Par / 18 octobre 2000

par Odette Terrade et Gérard Le Cam

Monsieur le président, monsieur le secrétaire d’Etat, mes chers collègues, nous voici donc à nouveau réunis, après l’échec de la commission mixte paritaire, afin de réexaminer le projet de loi relatif à la solidarité et au renouvellement urbains.

Bien entendu, nous ne pouvons que regretter que les deux chambres parlementaires ne soient pas parvenues à un accord. Toutefois, les différends entre nos deux assemblées étaient majeurs, d’ordre politique, et ne laissaient supposer, d’emblée, que peu de possibilités de rapprochement.

Il convient, toutefois, de noter positivement quelques convergences. Il en est ainsi - je ne citerai que cet exemple - des questions touchant à l’urbanisme, même si, sur les modalités ou la rédaction, des divergences subsistent encore.

Lors de la première lecture, j’avais dit combien mon groupe se sentait plus proche de la version du texte tel qu’il était issu de l’Assemblée nationale. Nous avions également salué la cohérence des thèmes contenus dans ce projet de loi. Ces remarques restent valables.

Sans revenir dans le détail sur le fond de l’argumentation que nous avions développée lors de la précédente lecture, je souhaite réaffirmer notre attachement aux ambitions affirmées dans ce projet de loi et qui sont résumées dans son titre.

Cet attachement découle, certes, du choix de société que les sénateurs de mon groupe défendent, mais il est tout autant étroitement lié aux besoins qui s’expriment dans notre pays et que nous avons le devoir d’entendre et de satisfaire.

Bien entendu, nous continuons d’approuver la logique de l’article 25, qui traite de la mixité sociale et que nos collègues de la majorité sénatoriale veulent à nouveau vider de son sens. J’avais eu l’occasion de le regretter en première lecture : mes chers collègues de la majorité, par-delà vos déclarations d’intention - nous venons d’en avoir une nouvelle preuve - en faveur de la mixité sociale dans l’habitat, vous refusez d’adopter un dispositif permettant effectivement d’avancer dans cette direction.

L’objectif du Gouvernement que nous soutenons est de mieux répartir l’offre de logement, locatif, social. La proposition émanant de la droite de cet hémicycle, visant à exclure toute mesure incitative, dès lors que le seuil de 20 % est atteint globalement à l’échelle de l’agglomération, revient, de fait, à nier cet objectif de mixité et à se résigner à voir perdurer les inégalités entre les communes.

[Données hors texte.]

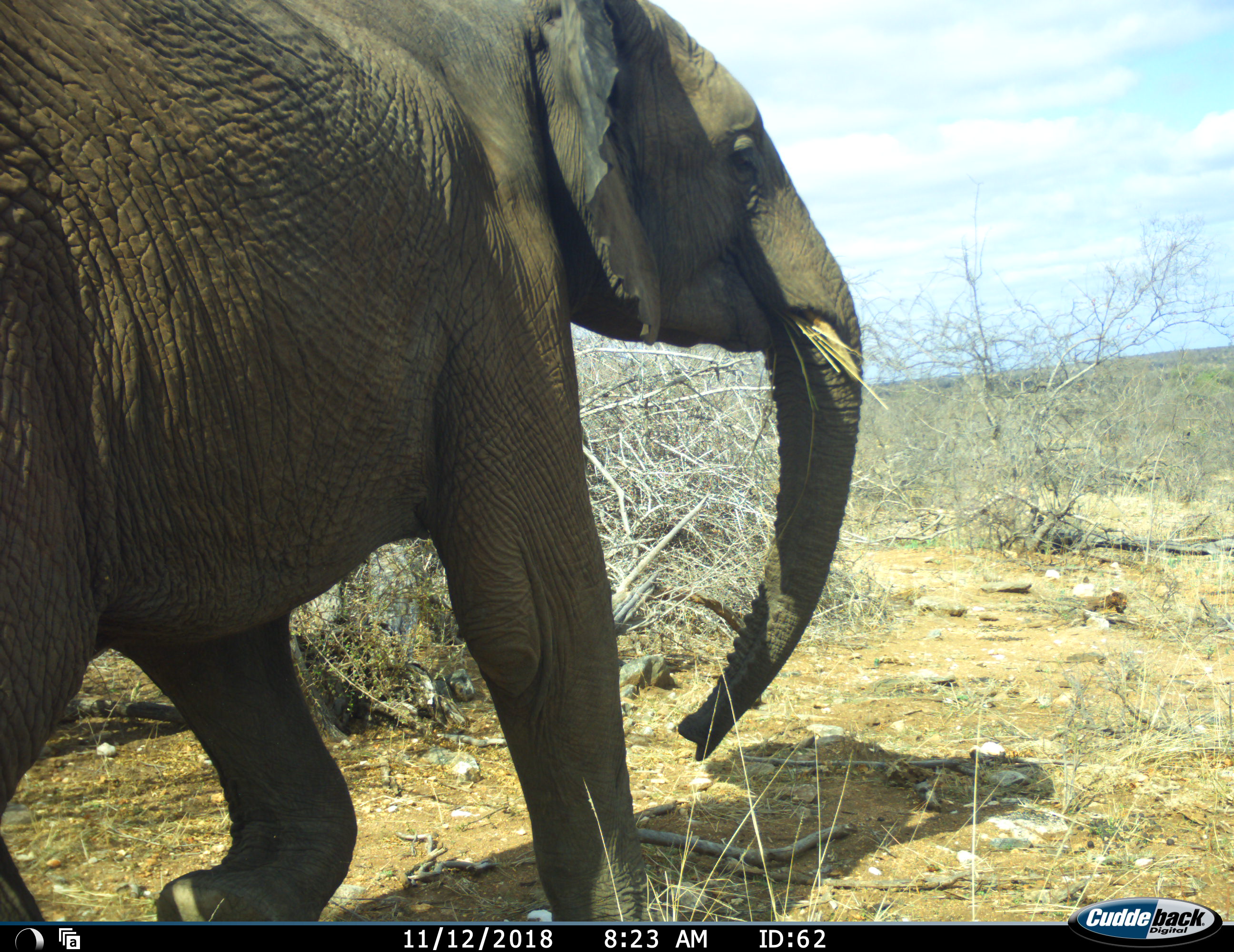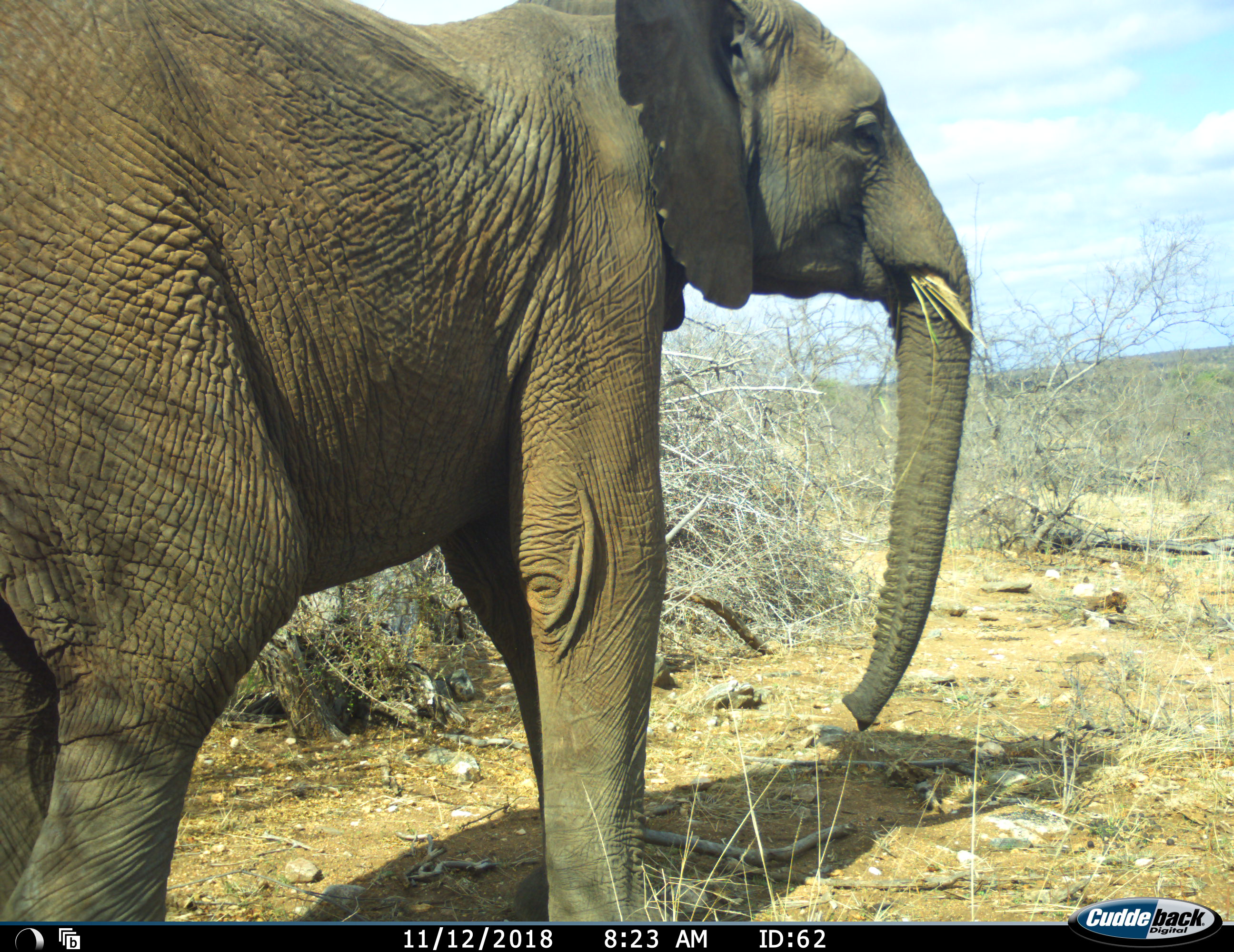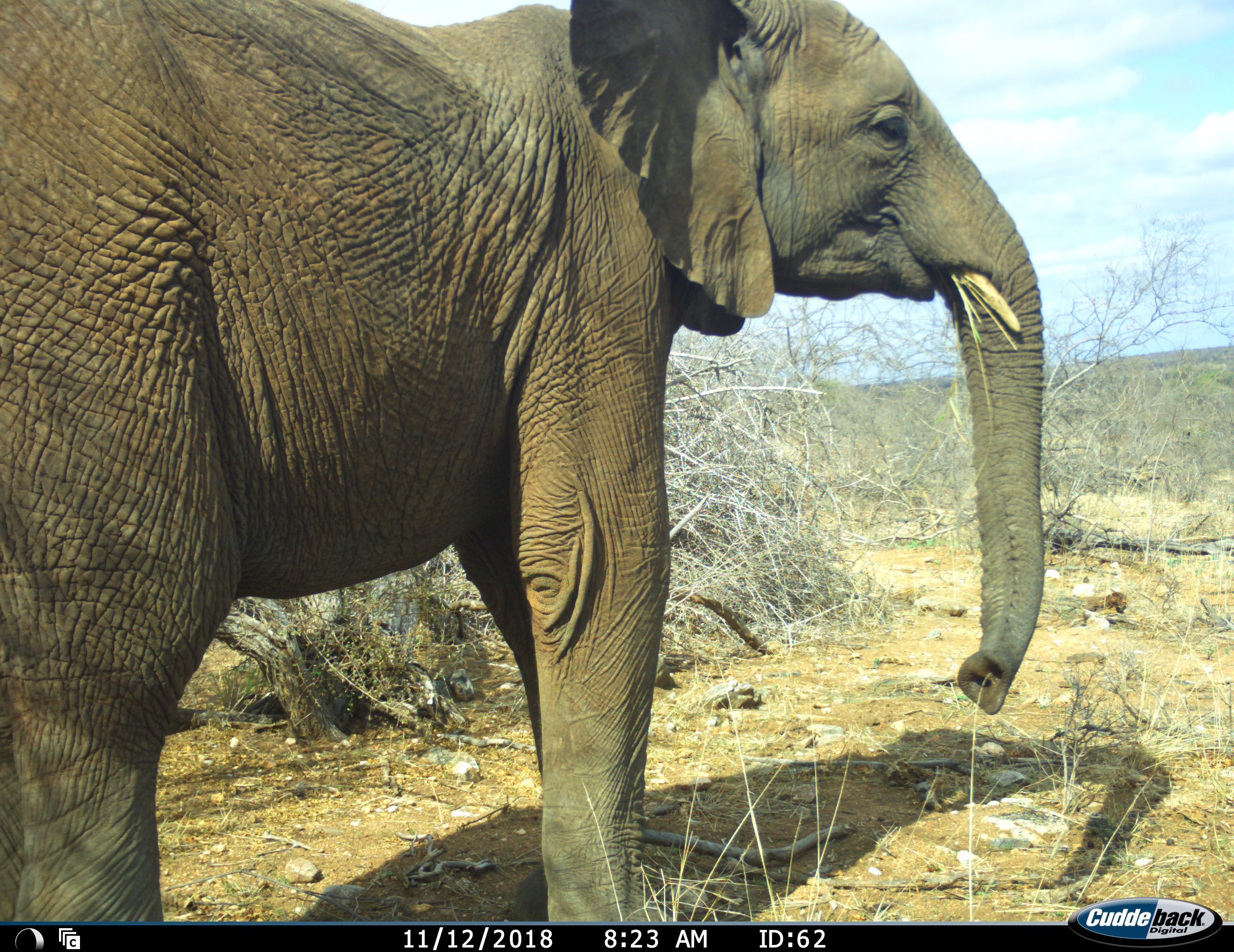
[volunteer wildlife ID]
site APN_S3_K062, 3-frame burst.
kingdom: Animalia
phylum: Chordata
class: Mammalia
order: Proboscidea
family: Elephantidae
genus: Loxodonta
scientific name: Loxodonta africana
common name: african bush elephant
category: elephant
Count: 1.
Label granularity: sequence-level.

Par ailleurs, l’extension considérable des logements éligibles à l’objectif des 20 % est significatif de votre absence de volonté de conférer au logement locatif social sa juste place dans chaque commune et chaque agglomération.

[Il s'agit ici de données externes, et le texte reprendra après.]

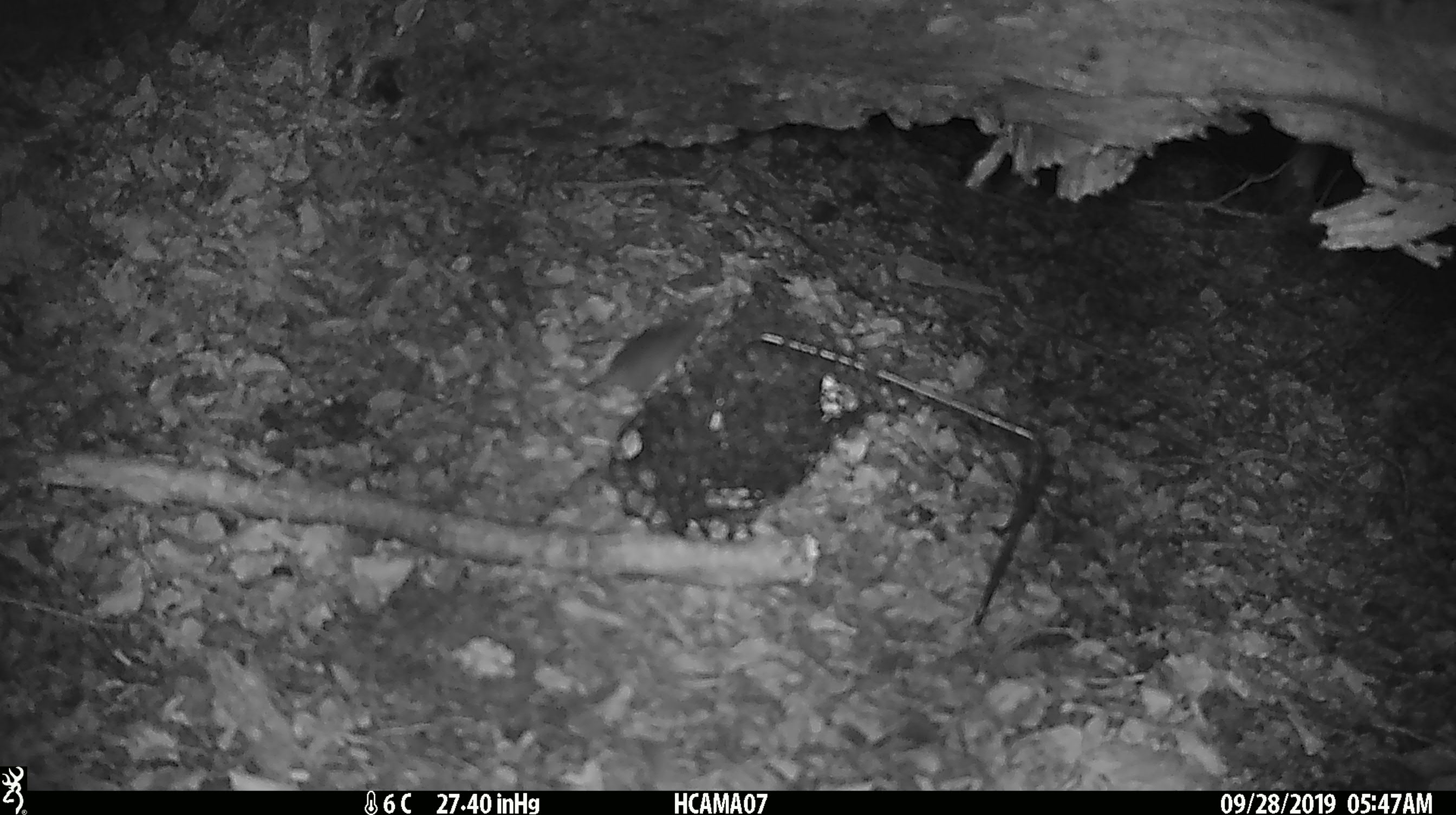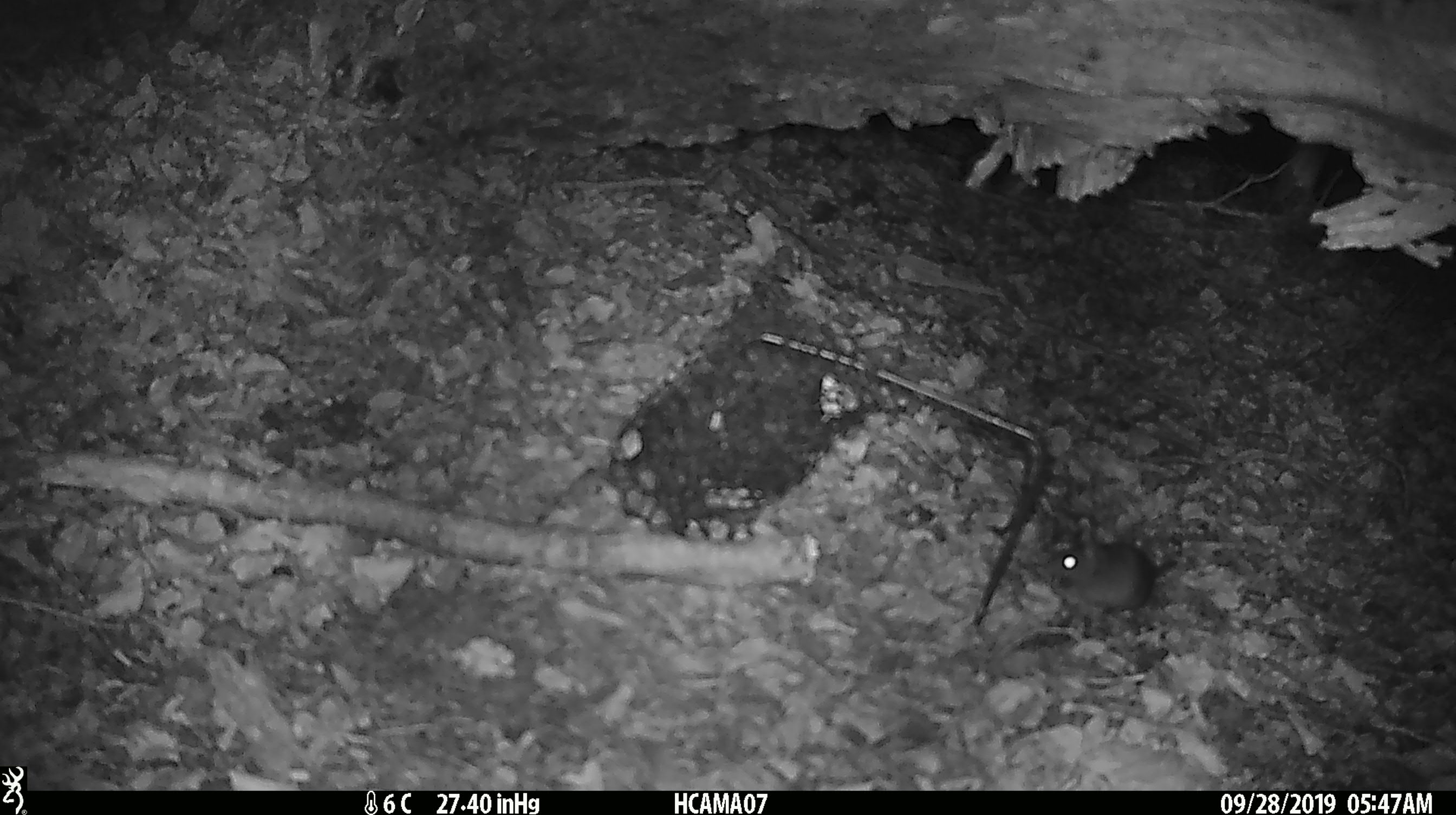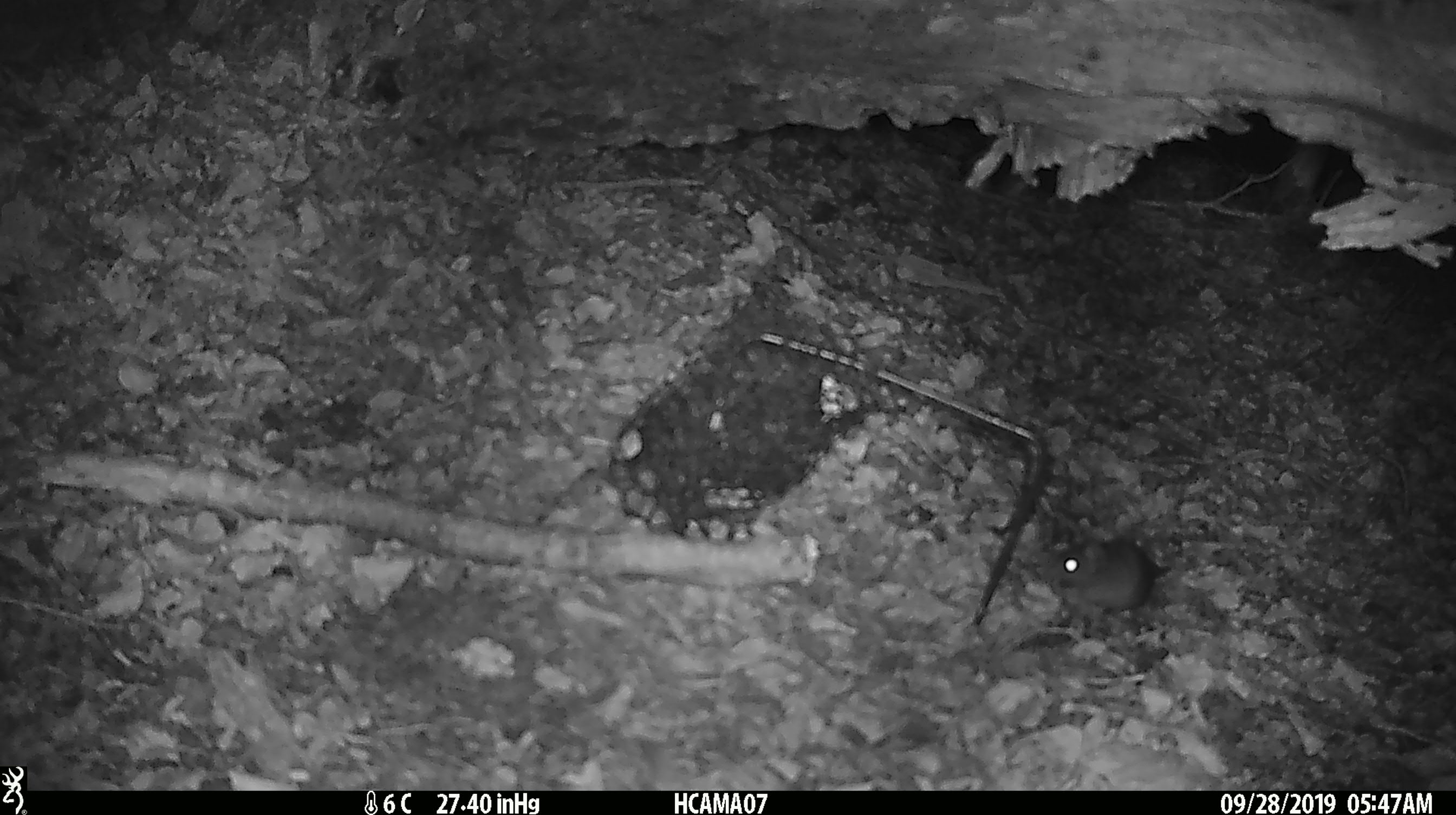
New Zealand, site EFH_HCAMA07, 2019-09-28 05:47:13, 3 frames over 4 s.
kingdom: Animalia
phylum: Chordata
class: Mammalia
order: Rodentia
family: Muridae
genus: Mus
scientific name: Mus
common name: mouse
Mouse (Mus).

Pourtant, trois familles sur quatre sont aujourd’hui éligibles au logement locatif social. Comme l’a rappelé tout à l’heure M. le ministre de l’équipement, des transports et du logement, est-ce trop demander que, dans chaque commune, un logement sur cinq réponde à leur demande ?

M. Patrick Lassourd. Ce n’est pas le projet de loi !

Mme Odette Terrade. Cela signifie aussi que l’accession sociale à la propriété et l’investissement locatif privé, tous deux aidés par l’Etat, ont toute leur place dans l’offre globale de logement.

Je rappelle en toute amitié à mes collègues que, pour avoir défendu ce dispositif lors de la première lecture, M. Braye et ses amis m’ont taxée d’archaïque. (Exclamations sur les travées du RPR.) Je laisse nos concitoyens juger quelle est la position la plus rétrograde, ...

M. Dominique Braye. Ils le font à chaque élection !

Mme Odette Terrade. ... celle qui vise à faire partager le devoir de solidarité entre toutes les communes et ainsi permettre à tous de se loger dans la commune de son choix ou bien la vôtre, mes chers collègues, qui veut, en fait, préserver les ghettos de riches en accentuant la " mal vie " dans ceux des pauvres et ainsi aggraver les ségrégations !

M. Patrick Lassourd. Caricature !

Mme Odette Terrade. Vos positions ne sont pas caricaturales ?

M. Patrick Lassourd. Réalistes !

Mme Odette Terrade. Venez dans nos communes : vous verrez !

M. Dominique Braye. Demandez aux élus locaux, même de votre côté !

Mme Odette Terrade. Mais nous habitons aussi des communes dans lesquelles existe un fort taux de logement social.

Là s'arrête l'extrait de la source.